Wulff steht unter Druck. Es geht nicht mehr nur um den umstrittenen Privatkredit in Höhe von 500 000 Euro eines befreundeten Ehepaares, um eine mögliche Vermischung von privaten, politischen und wirtschaftlichen Interessen. Christian Wulff muss um seinen Ruf und um sein Amt kämpfen. Die Würde eines Bundespräsidenten wiegt schwer. Das weiß auch Bundespräsident a. D. Richard von Weizsäcker. Zehn Jahre lang bekleidete der CDU-Politiker das Staatsamt. Der 91-Jährige sitzt in der ersten Bankreihe, eine Hand gestützt auf einem Gehstock. Zwei Tage nach dem Mauerfall habe er in der Gedächtniskirche gepredigt, sagt er. „Ein unvergesslicher Tag.“ Er schwärmt von der Architektur des Kirchenensembles und von dessen Erbauer Egon Eiermann. Fragen nach seinem Amtsnachfolger Wulff mag er indes nicht beantworten. „Das wird nichts“, sagt er – und meint damit wohl weniger den Präsidenten als vielmehr den Versuch, von ihm ein Statement zu Wulff zu bekommen.

Beim Fototermin vor dem Altar strahlt das Ehepaar Wulff noch in die Kameras. Routine. Die beiden begrüßen Gäste, legen ihre Mäntel ab, setzen sich in die erste Reihe und schlagen wie auf Kommando jeweils ihr linkes Bein über das rechte. Frau Wulff trägt ein schwarzes Kleid, dazu schwarze Stiefel, Herr Wulff präsentiert den Staatsmann in schwarzem Anzug.

Zum Einzug singt der Chor „Machet die Tore weit“. Die Gemeinde spricht: „Der allmächtige Gott erbarme sich unser. Er vergebe uns unsere Sünden und führe uns zum ewigen Leben.“ Christian Wulff sitzt da, die Gesichtszüge bekommen einen harten Zug. Er blickt zu seiner Frau. Dann ertönt das Adventslied „Wie soll ich dich empfangen“, Strophe 4. „Ich lag in schweren Banden, du kommst und machst mich los; ich stand in Spott und Schanden, du kommst und machst mich groß und hebst mich hoch zu Ehren und schenkst mir großes Gut, das sich nicht lässt verzehren, wie irdisch Reichtum tut.“ Inbrünstig singt Bettina Wulff diese Zeilen. Sie scheint überhaupt die ganze Zeit ein Dauerlächeln zu tragen.

Datenauszug |

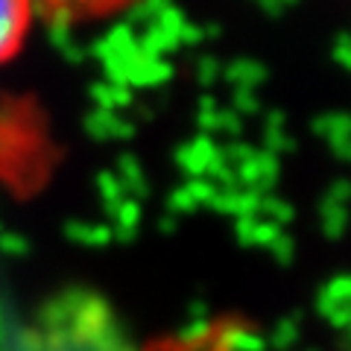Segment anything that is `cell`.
<instances>
[{
  "label": "cell",
  "mask_w": 351,
  "mask_h": 351,
  "mask_svg": "<svg viewBox=\"0 0 351 351\" xmlns=\"http://www.w3.org/2000/svg\"><path fill=\"white\" fill-rule=\"evenodd\" d=\"M36 3L44 15L80 24V21H103L108 15H117L138 0H36Z\"/></svg>",
  "instance_id": "7a4b0ae2"
},
{
  "label": "cell",
  "mask_w": 351,
  "mask_h": 351,
  "mask_svg": "<svg viewBox=\"0 0 351 351\" xmlns=\"http://www.w3.org/2000/svg\"><path fill=\"white\" fill-rule=\"evenodd\" d=\"M36 12V0H0V68L24 50Z\"/></svg>",
  "instance_id": "6da1fadb"
}]
</instances>
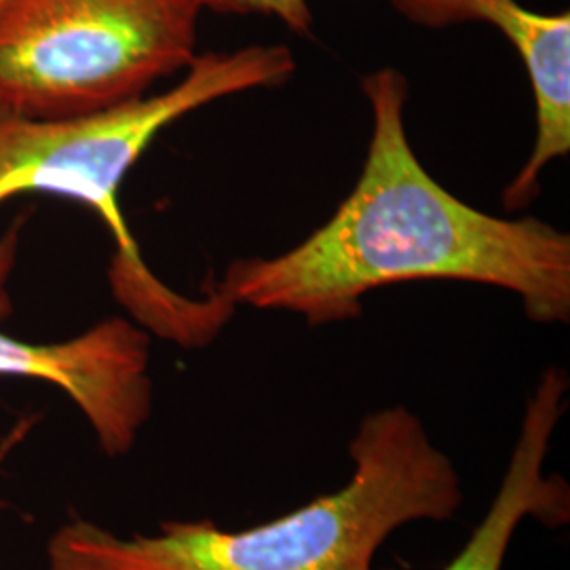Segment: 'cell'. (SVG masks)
I'll return each mask as SVG.
<instances>
[{
  "label": "cell",
  "instance_id": "cell-1",
  "mask_svg": "<svg viewBox=\"0 0 570 570\" xmlns=\"http://www.w3.org/2000/svg\"><path fill=\"white\" fill-rule=\"evenodd\" d=\"M372 108L366 164L326 225L275 258L237 261L214 292L230 305L287 311L311 326L362 315V298L402 282H469L522 298L532 322L570 317V237L537 218H499L454 197L407 140V82L362 81Z\"/></svg>",
  "mask_w": 570,
  "mask_h": 570
},
{
  "label": "cell",
  "instance_id": "cell-2",
  "mask_svg": "<svg viewBox=\"0 0 570 570\" xmlns=\"http://www.w3.org/2000/svg\"><path fill=\"white\" fill-rule=\"evenodd\" d=\"M348 456L351 480L252 529L169 520L121 537L75 518L49 537L47 570H395L376 567L389 537L412 522H446L463 508L461 473L407 407L367 414Z\"/></svg>",
  "mask_w": 570,
  "mask_h": 570
},
{
  "label": "cell",
  "instance_id": "cell-3",
  "mask_svg": "<svg viewBox=\"0 0 570 570\" xmlns=\"http://www.w3.org/2000/svg\"><path fill=\"white\" fill-rule=\"evenodd\" d=\"M294 70V53L285 45H247L197 56L164 94L96 112L30 119L0 108V205L23 195H51L96 212L115 239L110 287L131 322L184 348L207 346L237 306L214 289L188 298L165 285L144 263L119 193L165 127L205 104L289 81Z\"/></svg>",
  "mask_w": 570,
  "mask_h": 570
},
{
  "label": "cell",
  "instance_id": "cell-4",
  "mask_svg": "<svg viewBox=\"0 0 570 570\" xmlns=\"http://www.w3.org/2000/svg\"><path fill=\"white\" fill-rule=\"evenodd\" d=\"M197 0H0V108L63 119L148 96L197 58Z\"/></svg>",
  "mask_w": 570,
  "mask_h": 570
},
{
  "label": "cell",
  "instance_id": "cell-5",
  "mask_svg": "<svg viewBox=\"0 0 570 570\" xmlns=\"http://www.w3.org/2000/svg\"><path fill=\"white\" fill-rule=\"evenodd\" d=\"M18 249L20 226H13L0 237V317L9 313L7 285ZM0 379L60 389L110 459L129 454L153 416L150 334L125 317L58 343L21 341L0 327Z\"/></svg>",
  "mask_w": 570,
  "mask_h": 570
},
{
  "label": "cell",
  "instance_id": "cell-6",
  "mask_svg": "<svg viewBox=\"0 0 570 570\" xmlns=\"http://www.w3.org/2000/svg\"><path fill=\"white\" fill-rule=\"evenodd\" d=\"M407 20L429 28L484 21L497 28L529 72L537 140L529 161L503 193L505 209L537 197L543 169L570 150V13H539L518 0H391Z\"/></svg>",
  "mask_w": 570,
  "mask_h": 570
},
{
  "label": "cell",
  "instance_id": "cell-7",
  "mask_svg": "<svg viewBox=\"0 0 570 570\" xmlns=\"http://www.w3.org/2000/svg\"><path fill=\"white\" fill-rule=\"evenodd\" d=\"M569 379L550 367L527 404L510 465L480 527L444 570H503L522 522L562 527L570 520L569 484L546 471L551 438L567 406Z\"/></svg>",
  "mask_w": 570,
  "mask_h": 570
},
{
  "label": "cell",
  "instance_id": "cell-8",
  "mask_svg": "<svg viewBox=\"0 0 570 570\" xmlns=\"http://www.w3.org/2000/svg\"><path fill=\"white\" fill-rule=\"evenodd\" d=\"M202 9L228 16H266L282 21L296 35H308L313 28V11L308 0H197Z\"/></svg>",
  "mask_w": 570,
  "mask_h": 570
},
{
  "label": "cell",
  "instance_id": "cell-9",
  "mask_svg": "<svg viewBox=\"0 0 570 570\" xmlns=\"http://www.w3.org/2000/svg\"><path fill=\"white\" fill-rule=\"evenodd\" d=\"M30 428H32V421H21L20 425H16V429H13L11 433H7V435L2 438V442H0V469L7 463L9 454L23 442V438L28 435Z\"/></svg>",
  "mask_w": 570,
  "mask_h": 570
}]
</instances>
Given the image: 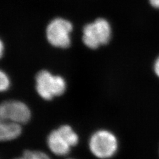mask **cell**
Masks as SVG:
<instances>
[{
	"label": "cell",
	"instance_id": "1",
	"mask_svg": "<svg viewBox=\"0 0 159 159\" xmlns=\"http://www.w3.org/2000/svg\"><path fill=\"white\" fill-rule=\"evenodd\" d=\"M111 37V27L106 19L98 18L84 27L82 41L86 47L96 49L105 45Z\"/></svg>",
	"mask_w": 159,
	"mask_h": 159
},
{
	"label": "cell",
	"instance_id": "2",
	"mask_svg": "<svg viewBox=\"0 0 159 159\" xmlns=\"http://www.w3.org/2000/svg\"><path fill=\"white\" fill-rule=\"evenodd\" d=\"M89 148L91 152L98 158H110L117 151V139L110 131L99 130L94 133L89 139Z\"/></svg>",
	"mask_w": 159,
	"mask_h": 159
},
{
	"label": "cell",
	"instance_id": "3",
	"mask_svg": "<svg viewBox=\"0 0 159 159\" xmlns=\"http://www.w3.org/2000/svg\"><path fill=\"white\" fill-rule=\"evenodd\" d=\"M35 80L37 93L46 100L61 96L66 90V84L64 79L60 76L52 75L45 70L38 72Z\"/></svg>",
	"mask_w": 159,
	"mask_h": 159
},
{
	"label": "cell",
	"instance_id": "4",
	"mask_svg": "<svg viewBox=\"0 0 159 159\" xmlns=\"http://www.w3.org/2000/svg\"><path fill=\"white\" fill-rule=\"evenodd\" d=\"M72 23L63 18H56L49 23L46 29V36L48 43L57 48H66L71 44L70 34Z\"/></svg>",
	"mask_w": 159,
	"mask_h": 159
},
{
	"label": "cell",
	"instance_id": "5",
	"mask_svg": "<svg viewBox=\"0 0 159 159\" xmlns=\"http://www.w3.org/2000/svg\"><path fill=\"white\" fill-rule=\"evenodd\" d=\"M31 117V110L22 102L6 101L3 102L0 106L1 121H10L21 125L27 123Z\"/></svg>",
	"mask_w": 159,
	"mask_h": 159
},
{
	"label": "cell",
	"instance_id": "6",
	"mask_svg": "<svg viewBox=\"0 0 159 159\" xmlns=\"http://www.w3.org/2000/svg\"><path fill=\"white\" fill-rule=\"evenodd\" d=\"M47 145L51 151L57 156L68 155L72 148L58 129L50 133L47 137Z\"/></svg>",
	"mask_w": 159,
	"mask_h": 159
},
{
	"label": "cell",
	"instance_id": "7",
	"mask_svg": "<svg viewBox=\"0 0 159 159\" xmlns=\"http://www.w3.org/2000/svg\"><path fill=\"white\" fill-rule=\"evenodd\" d=\"M22 132L21 124L10 121H2L0 125V139L2 141H11L20 136Z\"/></svg>",
	"mask_w": 159,
	"mask_h": 159
},
{
	"label": "cell",
	"instance_id": "8",
	"mask_svg": "<svg viewBox=\"0 0 159 159\" xmlns=\"http://www.w3.org/2000/svg\"><path fill=\"white\" fill-rule=\"evenodd\" d=\"M58 129L64 135V137L66 139L70 145L72 147L76 146L78 143L79 138L77 133L73 130L70 126L68 125H64L58 128Z\"/></svg>",
	"mask_w": 159,
	"mask_h": 159
},
{
	"label": "cell",
	"instance_id": "9",
	"mask_svg": "<svg viewBox=\"0 0 159 159\" xmlns=\"http://www.w3.org/2000/svg\"><path fill=\"white\" fill-rule=\"evenodd\" d=\"M25 159H51L45 152L39 151L27 150L23 154Z\"/></svg>",
	"mask_w": 159,
	"mask_h": 159
},
{
	"label": "cell",
	"instance_id": "10",
	"mask_svg": "<svg viewBox=\"0 0 159 159\" xmlns=\"http://www.w3.org/2000/svg\"><path fill=\"white\" fill-rule=\"evenodd\" d=\"M10 86V80L6 73L1 71L0 73V89L2 92L6 91Z\"/></svg>",
	"mask_w": 159,
	"mask_h": 159
},
{
	"label": "cell",
	"instance_id": "11",
	"mask_svg": "<svg viewBox=\"0 0 159 159\" xmlns=\"http://www.w3.org/2000/svg\"><path fill=\"white\" fill-rule=\"evenodd\" d=\"M154 70H155L156 75L159 78V57L156 59L155 64H154Z\"/></svg>",
	"mask_w": 159,
	"mask_h": 159
},
{
	"label": "cell",
	"instance_id": "12",
	"mask_svg": "<svg viewBox=\"0 0 159 159\" xmlns=\"http://www.w3.org/2000/svg\"><path fill=\"white\" fill-rule=\"evenodd\" d=\"M151 6L156 9H159V0H149Z\"/></svg>",
	"mask_w": 159,
	"mask_h": 159
},
{
	"label": "cell",
	"instance_id": "13",
	"mask_svg": "<svg viewBox=\"0 0 159 159\" xmlns=\"http://www.w3.org/2000/svg\"><path fill=\"white\" fill-rule=\"evenodd\" d=\"M3 43L1 42V54H3Z\"/></svg>",
	"mask_w": 159,
	"mask_h": 159
},
{
	"label": "cell",
	"instance_id": "14",
	"mask_svg": "<svg viewBox=\"0 0 159 159\" xmlns=\"http://www.w3.org/2000/svg\"><path fill=\"white\" fill-rule=\"evenodd\" d=\"M14 159H25V158L23 156H22V157H17V158H14Z\"/></svg>",
	"mask_w": 159,
	"mask_h": 159
},
{
	"label": "cell",
	"instance_id": "15",
	"mask_svg": "<svg viewBox=\"0 0 159 159\" xmlns=\"http://www.w3.org/2000/svg\"><path fill=\"white\" fill-rule=\"evenodd\" d=\"M69 159H72V158H69Z\"/></svg>",
	"mask_w": 159,
	"mask_h": 159
}]
</instances>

Aufgabe |
Schreibe den Bericht über das Ehepaar Wulff beim Gottesdienst in der Gedächtniskirche im Anschluss an seinen letzten Satz weiter. Die Daten stammen aus einer anderen Quelle als der Dokumentauszug.

Endgültige Antwort |
Die Gedächtniskirche strahlt in einem mystischen Blau, wenn das Licht durch die 16 000 kleinen bunten Glasmosaiksteine in den Raum fällt. Der Blick des Bundespräsidenten fällt während der gesamten Liturgie immer wieder auf die über dem Altar schwebende goldene Christus-Figur. Es wirkt so, als ob die zum Segen erhobenen Hände Trost spenden wollen und Wulff dort seinen Halt sucht. 75 Minuten dauert die Messe. Danach ist das Ehepaar Wulff schnell aus der Kirche verschwunden. Auf dem Weg zu ihrem Wagen ruft ein Passant dem Bundespräsidenten zu, er solle nicht zurücktreten. Wulff antwortet: „Nein, das machen wir nicht.“ Diese Szene dreht ein Kamerateam mit.

Am Abend zuvor war Christian Wulff auch in einem Gotteshaus, in der altehrwürdigen Schlosskirche zu Wittenberg, und hatte die Weihnachtsgeschichte aus der Bibel vorgetragen. Ruhig und besinnlich und unaufgeregt – es war ein Höhepunkt der vom ZDF hier aufgezeichneten Sendung „Alle Jahre wieder – Weihnachten mit dem Bundespräsidenten“.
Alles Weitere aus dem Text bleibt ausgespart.